Normally, the Developers develop the code and data scientists train develop and train the model. Tools such as VSCode come in handy as easy to install and use. Many have many preferences so the chances are that it can be a choice of the developer or the development team. Usually the trained model is handed over to the app developer for integrating it and build the final application. There are times where the mismatches in compatibility can cost both the app developer and the model developer. The resulting friction between app developers and data scientists to identify and fix the root cause can be a slow, frustrating, and expensive process
We often here organizations including managers continuously talking about Artificial Intelligence. People like to find solutions that are integrated with AI. So as the developers have a development lifecycle, the data scientists follow a data science lifecycle.

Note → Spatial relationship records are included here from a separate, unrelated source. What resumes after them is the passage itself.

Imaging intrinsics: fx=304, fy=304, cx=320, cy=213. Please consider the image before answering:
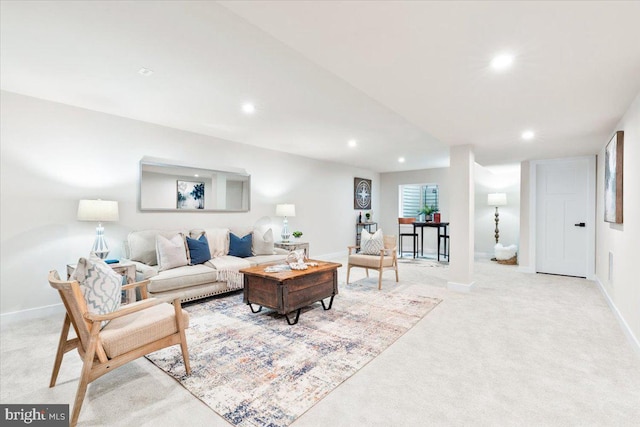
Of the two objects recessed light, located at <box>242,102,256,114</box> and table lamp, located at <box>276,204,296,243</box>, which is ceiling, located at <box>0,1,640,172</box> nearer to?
recessed light, located at <box>242,102,256,114</box>

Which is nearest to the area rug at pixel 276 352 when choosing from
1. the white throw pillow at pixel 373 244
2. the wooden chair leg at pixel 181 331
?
the wooden chair leg at pixel 181 331

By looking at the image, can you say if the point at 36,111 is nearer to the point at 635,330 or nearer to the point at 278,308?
the point at 278,308

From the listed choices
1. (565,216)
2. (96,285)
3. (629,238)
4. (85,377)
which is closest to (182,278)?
(96,285)

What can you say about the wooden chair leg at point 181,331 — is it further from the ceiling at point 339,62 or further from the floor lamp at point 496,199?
the floor lamp at point 496,199

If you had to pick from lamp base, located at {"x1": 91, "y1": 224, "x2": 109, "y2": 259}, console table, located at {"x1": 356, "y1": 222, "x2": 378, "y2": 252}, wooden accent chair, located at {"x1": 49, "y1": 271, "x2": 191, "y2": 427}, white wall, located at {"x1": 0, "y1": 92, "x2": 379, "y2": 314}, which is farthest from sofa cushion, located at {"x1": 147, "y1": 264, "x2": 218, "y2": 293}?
console table, located at {"x1": 356, "y1": 222, "x2": 378, "y2": 252}

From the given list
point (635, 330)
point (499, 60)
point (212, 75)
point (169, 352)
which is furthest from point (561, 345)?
point (212, 75)

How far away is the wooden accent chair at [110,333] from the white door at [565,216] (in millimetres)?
6388

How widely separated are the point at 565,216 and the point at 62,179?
7780mm

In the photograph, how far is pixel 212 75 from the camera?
274 centimetres

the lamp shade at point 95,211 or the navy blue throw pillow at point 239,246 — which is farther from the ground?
the lamp shade at point 95,211

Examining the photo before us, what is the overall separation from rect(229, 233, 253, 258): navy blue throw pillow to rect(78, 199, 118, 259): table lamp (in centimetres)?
159

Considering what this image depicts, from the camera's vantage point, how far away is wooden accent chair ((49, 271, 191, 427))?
171 cm

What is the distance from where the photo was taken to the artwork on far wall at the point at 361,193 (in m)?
8.28

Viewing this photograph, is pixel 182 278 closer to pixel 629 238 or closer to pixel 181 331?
pixel 181 331
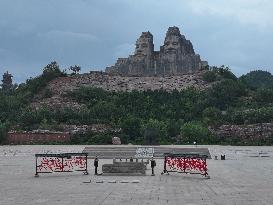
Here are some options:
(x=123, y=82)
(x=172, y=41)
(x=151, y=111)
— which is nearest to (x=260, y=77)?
(x=172, y=41)

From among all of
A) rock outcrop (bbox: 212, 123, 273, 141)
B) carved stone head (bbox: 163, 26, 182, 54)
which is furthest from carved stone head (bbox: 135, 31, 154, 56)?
rock outcrop (bbox: 212, 123, 273, 141)

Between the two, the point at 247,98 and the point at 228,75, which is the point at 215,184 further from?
the point at 228,75

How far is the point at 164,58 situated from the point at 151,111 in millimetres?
34963

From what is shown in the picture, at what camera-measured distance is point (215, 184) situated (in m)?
19.6

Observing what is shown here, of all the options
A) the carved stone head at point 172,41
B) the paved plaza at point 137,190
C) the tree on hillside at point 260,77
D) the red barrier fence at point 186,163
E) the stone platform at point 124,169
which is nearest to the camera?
the paved plaza at point 137,190

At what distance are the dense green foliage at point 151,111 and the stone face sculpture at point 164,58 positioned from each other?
1552 centimetres

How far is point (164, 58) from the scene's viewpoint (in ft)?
336

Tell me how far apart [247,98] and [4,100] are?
36616mm

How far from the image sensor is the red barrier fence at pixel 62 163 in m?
24.9

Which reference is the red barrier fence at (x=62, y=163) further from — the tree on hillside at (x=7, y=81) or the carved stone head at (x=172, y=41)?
the tree on hillside at (x=7, y=81)

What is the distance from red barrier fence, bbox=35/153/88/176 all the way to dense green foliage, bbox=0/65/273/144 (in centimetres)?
2439

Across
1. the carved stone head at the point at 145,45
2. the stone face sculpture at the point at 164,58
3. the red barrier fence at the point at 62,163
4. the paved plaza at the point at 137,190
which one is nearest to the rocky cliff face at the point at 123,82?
the stone face sculpture at the point at 164,58

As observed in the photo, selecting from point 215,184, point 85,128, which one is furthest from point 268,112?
point 215,184

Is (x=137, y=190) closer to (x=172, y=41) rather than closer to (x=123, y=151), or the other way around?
(x=123, y=151)
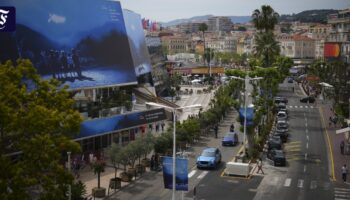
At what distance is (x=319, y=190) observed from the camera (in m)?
36.2

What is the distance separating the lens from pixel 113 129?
46500 millimetres

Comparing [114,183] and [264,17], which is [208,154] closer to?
[114,183]

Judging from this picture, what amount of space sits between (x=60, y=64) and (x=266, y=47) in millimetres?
44443

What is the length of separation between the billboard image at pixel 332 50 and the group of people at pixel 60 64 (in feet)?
245

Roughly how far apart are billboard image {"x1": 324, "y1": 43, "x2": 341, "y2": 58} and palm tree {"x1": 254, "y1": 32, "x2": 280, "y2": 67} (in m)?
30.0

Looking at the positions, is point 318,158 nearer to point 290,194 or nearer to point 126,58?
point 290,194

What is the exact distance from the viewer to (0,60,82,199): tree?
18.1m

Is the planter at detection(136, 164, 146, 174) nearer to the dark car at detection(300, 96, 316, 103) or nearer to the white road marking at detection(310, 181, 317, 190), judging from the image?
the white road marking at detection(310, 181, 317, 190)

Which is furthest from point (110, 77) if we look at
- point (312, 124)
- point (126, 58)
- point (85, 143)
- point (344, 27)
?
point (344, 27)

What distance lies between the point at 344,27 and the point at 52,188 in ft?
328

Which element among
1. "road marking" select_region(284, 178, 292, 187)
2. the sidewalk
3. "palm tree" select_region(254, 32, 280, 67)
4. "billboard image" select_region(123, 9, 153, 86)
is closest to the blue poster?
"road marking" select_region(284, 178, 292, 187)

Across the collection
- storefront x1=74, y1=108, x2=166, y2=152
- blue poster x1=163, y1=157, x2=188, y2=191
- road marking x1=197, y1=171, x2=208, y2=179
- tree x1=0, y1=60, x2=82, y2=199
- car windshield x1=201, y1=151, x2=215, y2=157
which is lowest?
road marking x1=197, y1=171, x2=208, y2=179

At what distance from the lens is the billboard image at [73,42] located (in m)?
43.9

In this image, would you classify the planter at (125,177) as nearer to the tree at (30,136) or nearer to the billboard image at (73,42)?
the billboard image at (73,42)
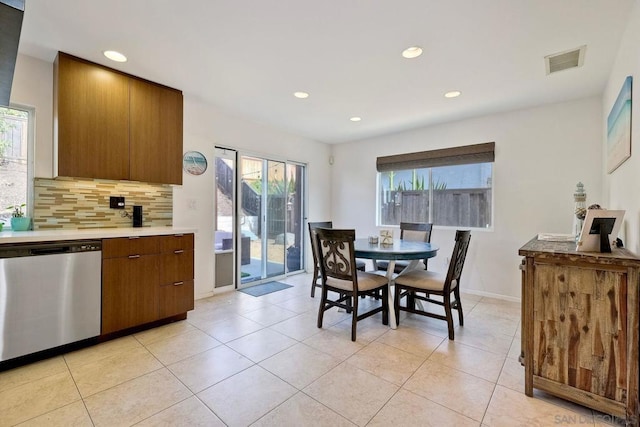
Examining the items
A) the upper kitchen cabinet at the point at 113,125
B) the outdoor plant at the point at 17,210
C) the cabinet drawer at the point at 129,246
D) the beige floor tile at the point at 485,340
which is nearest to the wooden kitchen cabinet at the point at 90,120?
the upper kitchen cabinet at the point at 113,125

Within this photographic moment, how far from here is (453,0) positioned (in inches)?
67.4

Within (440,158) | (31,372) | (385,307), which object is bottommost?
(31,372)

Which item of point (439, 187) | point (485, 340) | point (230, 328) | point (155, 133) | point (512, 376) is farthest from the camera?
point (439, 187)

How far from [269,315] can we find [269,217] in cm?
189

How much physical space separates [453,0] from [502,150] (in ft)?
8.45

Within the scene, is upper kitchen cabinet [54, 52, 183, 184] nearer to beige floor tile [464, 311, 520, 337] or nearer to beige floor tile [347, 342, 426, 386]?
beige floor tile [347, 342, 426, 386]

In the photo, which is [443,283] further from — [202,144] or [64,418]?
[202,144]

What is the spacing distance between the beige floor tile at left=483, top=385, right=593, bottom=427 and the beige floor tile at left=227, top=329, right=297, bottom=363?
1484mm

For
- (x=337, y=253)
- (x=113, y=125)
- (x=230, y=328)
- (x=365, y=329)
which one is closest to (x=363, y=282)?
(x=337, y=253)

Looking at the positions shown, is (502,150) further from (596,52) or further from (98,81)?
(98,81)

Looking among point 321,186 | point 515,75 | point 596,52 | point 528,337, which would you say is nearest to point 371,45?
point 515,75

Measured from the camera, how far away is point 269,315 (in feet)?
10.1

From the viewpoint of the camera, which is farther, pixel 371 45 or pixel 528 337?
pixel 371 45

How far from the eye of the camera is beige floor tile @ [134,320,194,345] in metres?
2.51
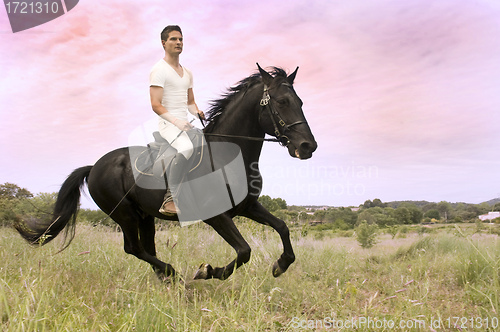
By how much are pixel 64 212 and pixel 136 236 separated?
1.72 meters

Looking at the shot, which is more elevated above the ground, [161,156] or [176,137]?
[176,137]

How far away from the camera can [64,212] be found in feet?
20.9

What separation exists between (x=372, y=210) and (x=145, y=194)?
1005 cm

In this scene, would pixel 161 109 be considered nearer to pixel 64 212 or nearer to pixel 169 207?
pixel 169 207

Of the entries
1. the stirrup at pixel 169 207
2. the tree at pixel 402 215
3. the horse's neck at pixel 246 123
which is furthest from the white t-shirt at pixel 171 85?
the tree at pixel 402 215

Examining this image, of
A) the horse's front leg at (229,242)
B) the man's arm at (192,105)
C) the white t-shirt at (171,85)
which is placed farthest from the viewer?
the man's arm at (192,105)

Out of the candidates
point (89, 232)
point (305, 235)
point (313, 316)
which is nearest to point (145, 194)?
point (313, 316)

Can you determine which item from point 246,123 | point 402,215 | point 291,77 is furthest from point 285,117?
point 402,215

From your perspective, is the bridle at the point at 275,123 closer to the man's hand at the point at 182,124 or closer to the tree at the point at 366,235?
the man's hand at the point at 182,124

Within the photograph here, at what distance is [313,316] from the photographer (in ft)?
13.6

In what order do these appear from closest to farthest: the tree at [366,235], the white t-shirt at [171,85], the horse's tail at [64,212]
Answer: the white t-shirt at [171,85] < the horse's tail at [64,212] < the tree at [366,235]

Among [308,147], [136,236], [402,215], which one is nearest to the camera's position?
[308,147]

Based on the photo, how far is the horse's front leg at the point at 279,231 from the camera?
15.3ft

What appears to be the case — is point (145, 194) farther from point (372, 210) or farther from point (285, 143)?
point (372, 210)
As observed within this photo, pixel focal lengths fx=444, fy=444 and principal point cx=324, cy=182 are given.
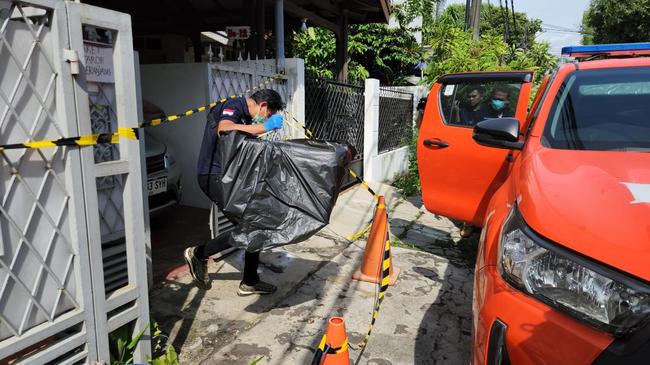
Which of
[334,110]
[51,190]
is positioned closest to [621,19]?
[334,110]

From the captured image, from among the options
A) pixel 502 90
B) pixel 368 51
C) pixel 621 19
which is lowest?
pixel 502 90

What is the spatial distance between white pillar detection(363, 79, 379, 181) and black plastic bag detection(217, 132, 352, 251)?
5.09 metres

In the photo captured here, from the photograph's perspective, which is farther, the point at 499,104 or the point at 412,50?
the point at 412,50

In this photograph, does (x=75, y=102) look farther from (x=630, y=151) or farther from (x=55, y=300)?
(x=630, y=151)

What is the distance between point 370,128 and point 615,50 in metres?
4.25

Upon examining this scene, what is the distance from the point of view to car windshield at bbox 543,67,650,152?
2.32 m

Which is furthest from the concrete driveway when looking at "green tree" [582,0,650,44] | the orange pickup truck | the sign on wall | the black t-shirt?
"green tree" [582,0,650,44]

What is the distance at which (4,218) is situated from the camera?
1745mm

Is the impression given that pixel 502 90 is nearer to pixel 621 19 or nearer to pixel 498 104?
pixel 498 104

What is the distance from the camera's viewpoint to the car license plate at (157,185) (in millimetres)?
4070

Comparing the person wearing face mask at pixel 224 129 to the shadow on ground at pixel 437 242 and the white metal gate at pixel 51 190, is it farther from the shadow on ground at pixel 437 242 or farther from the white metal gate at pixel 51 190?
the shadow on ground at pixel 437 242

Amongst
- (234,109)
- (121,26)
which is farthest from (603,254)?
(234,109)

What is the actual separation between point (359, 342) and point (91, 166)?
195 cm

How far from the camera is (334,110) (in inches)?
278
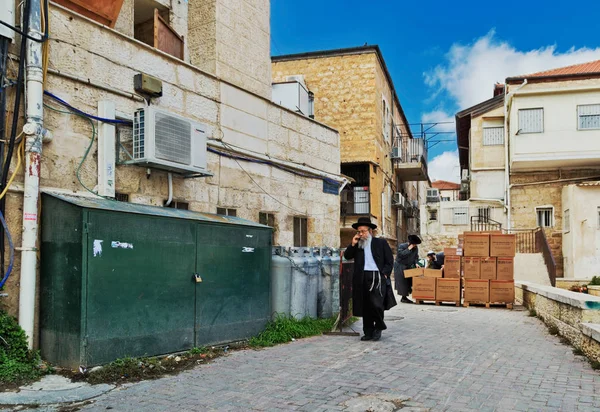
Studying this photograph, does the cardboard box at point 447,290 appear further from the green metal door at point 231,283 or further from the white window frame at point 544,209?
the white window frame at point 544,209

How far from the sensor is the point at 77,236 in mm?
5375

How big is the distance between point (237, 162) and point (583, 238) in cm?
1831

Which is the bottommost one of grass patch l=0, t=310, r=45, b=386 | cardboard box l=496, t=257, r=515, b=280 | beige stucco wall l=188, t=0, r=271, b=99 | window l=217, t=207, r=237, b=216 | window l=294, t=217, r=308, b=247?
grass patch l=0, t=310, r=45, b=386

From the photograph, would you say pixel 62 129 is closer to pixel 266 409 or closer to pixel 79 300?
pixel 79 300

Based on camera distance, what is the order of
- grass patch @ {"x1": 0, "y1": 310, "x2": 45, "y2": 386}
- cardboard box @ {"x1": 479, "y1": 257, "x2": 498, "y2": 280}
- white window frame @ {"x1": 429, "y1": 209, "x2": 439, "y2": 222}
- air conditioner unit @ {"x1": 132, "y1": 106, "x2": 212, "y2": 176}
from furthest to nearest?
white window frame @ {"x1": 429, "y1": 209, "x2": 439, "y2": 222} < cardboard box @ {"x1": 479, "y1": 257, "x2": 498, "y2": 280} < air conditioner unit @ {"x1": 132, "y1": 106, "x2": 212, "y2": 176} < grass patch @ {"x1": 0, "y1": 310, "x2": 45, "y2": 386}

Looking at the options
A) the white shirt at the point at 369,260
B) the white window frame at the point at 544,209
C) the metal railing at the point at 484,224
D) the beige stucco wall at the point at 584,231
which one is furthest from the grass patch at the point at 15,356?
the white window frame at the point at 544,209

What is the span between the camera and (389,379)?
546cm

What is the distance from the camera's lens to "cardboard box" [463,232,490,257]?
13258 mm

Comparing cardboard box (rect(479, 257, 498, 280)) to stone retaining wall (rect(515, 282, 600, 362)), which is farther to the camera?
cardboard box (rect(479, 257, 498, 280))


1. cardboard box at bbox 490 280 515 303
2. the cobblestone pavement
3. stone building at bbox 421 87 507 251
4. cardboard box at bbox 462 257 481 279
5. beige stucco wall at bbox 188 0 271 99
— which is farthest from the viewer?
stone building at bbox 421 87 507 251

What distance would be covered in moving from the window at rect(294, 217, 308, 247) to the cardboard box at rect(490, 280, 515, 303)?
497 centimetres

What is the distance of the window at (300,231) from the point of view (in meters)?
11.4

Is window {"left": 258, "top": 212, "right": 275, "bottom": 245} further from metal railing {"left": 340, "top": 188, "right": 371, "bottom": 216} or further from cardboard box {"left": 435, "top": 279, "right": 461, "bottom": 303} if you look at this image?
metal railing {"left": 340, "top": 188, "right": 371, "bottom": 216}

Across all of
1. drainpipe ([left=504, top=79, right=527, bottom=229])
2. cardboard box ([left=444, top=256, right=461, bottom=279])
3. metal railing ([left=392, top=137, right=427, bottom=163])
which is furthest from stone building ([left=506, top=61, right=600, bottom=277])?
cardboard box ([left=444, top=256, right=461, bottom=279])
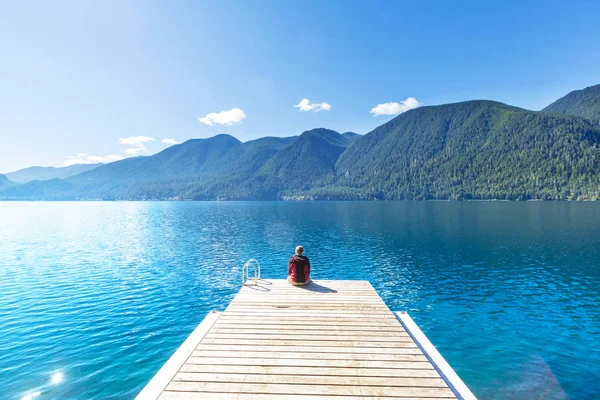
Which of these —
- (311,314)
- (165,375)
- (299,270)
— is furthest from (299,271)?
(165,375)

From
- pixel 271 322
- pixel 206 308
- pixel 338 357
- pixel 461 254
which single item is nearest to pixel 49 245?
pixel 206 308

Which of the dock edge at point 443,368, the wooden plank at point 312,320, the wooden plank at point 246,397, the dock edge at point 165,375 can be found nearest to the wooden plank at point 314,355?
the dock edge at point 165,375

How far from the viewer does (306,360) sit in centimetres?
A: 842

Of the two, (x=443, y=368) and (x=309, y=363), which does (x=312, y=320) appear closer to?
(x=309, y=363)

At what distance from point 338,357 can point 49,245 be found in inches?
2502

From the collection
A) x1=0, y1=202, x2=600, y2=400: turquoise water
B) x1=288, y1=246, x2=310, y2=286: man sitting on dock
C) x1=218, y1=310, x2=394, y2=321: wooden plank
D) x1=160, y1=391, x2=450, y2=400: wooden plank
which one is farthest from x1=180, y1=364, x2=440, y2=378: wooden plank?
x1=288, y1=246, x2=310, y2=286: man sitting on dock

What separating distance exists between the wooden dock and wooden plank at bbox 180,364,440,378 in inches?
1.1

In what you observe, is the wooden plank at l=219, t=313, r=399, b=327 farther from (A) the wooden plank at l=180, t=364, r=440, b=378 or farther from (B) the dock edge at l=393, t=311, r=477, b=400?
(A) the wooden plank at l=180, t=364, r=440, b=378

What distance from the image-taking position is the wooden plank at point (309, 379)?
7.29 metres

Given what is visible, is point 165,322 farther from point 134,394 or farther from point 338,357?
point 338,357

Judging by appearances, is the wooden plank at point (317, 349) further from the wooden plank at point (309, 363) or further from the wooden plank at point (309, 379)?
the wooden plank at point (309, 379)

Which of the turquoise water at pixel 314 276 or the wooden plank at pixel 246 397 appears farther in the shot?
the turquoise water at pixel 314 276

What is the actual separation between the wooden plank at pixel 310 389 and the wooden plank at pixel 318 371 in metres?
0.54

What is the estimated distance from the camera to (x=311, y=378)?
7.54m
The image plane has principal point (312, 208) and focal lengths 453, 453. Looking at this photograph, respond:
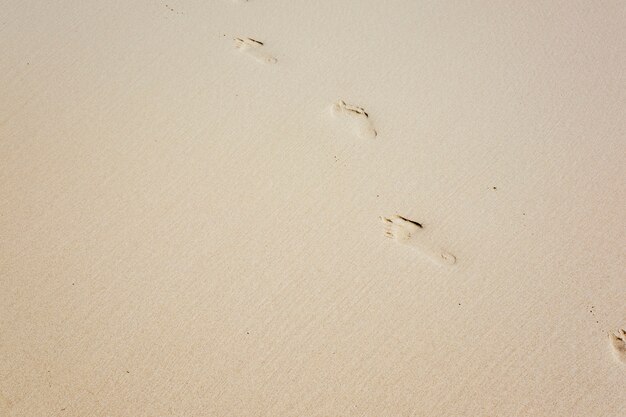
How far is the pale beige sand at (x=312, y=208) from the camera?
1547 millimetres

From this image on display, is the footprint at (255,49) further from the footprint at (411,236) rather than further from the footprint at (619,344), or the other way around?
the footprint at (619,344)

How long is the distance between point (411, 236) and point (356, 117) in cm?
67

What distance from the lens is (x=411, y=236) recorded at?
1.82 meters

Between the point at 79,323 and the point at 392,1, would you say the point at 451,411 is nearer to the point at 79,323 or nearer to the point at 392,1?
the point at 79,323

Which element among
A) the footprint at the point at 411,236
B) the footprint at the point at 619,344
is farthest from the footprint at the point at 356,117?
the footprint at the point at 619,344

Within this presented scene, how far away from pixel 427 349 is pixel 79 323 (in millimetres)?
1239

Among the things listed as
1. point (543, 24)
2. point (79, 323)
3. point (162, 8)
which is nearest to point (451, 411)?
point (79, 323)

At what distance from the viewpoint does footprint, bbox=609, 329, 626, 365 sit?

The lifecycle includes processes such as,
Data Ingestion --> Data Preparation --> Model Development --> Model Deployment
There can be many iterations of this lifecycle as there can be requirements for changing the data labels, removing anomalies, changes upon user feedback and timely decision changes and many more.
Application Development Lifecycle for a developer includes building app, testing, maintaining, and continuously adopt to changes in user requirements where the models of data scientists also can be a part of. There shall be a good understanding between the application developers and model developers as mismatches can lead to errors in the integrated systems. I have seen many issues with even traditional SSRS implementations to web applications. When the model changes, app fails.
Azure DevOps and Azure Machine Learning are combined to overcome this issue with a solution suggested by Microsoft as shown in the image below.
|Source: Azure Blog|
Both the app developers and model developers need to use Git as the repository for managing the development artifacts.
If we simplify this process to understand, the model training code developed by the data scientist will trigger the Azure DevOps CI/CD Pipeline as available on the right top of the diagram above. There the developer can execute multiple steps such as unit tests, integration tests, training and etc.. The changes made by the app developer will trigger integration tests whenever a code change is pushed to the repository. There can be triggers set on data lake as well to execute different commands. The Model Store will register the new models and trigger releases for human approval followed by many other necessary tests as shown in the bottom right. These procedures will help both the developers coordinate and work well within the changes required as well.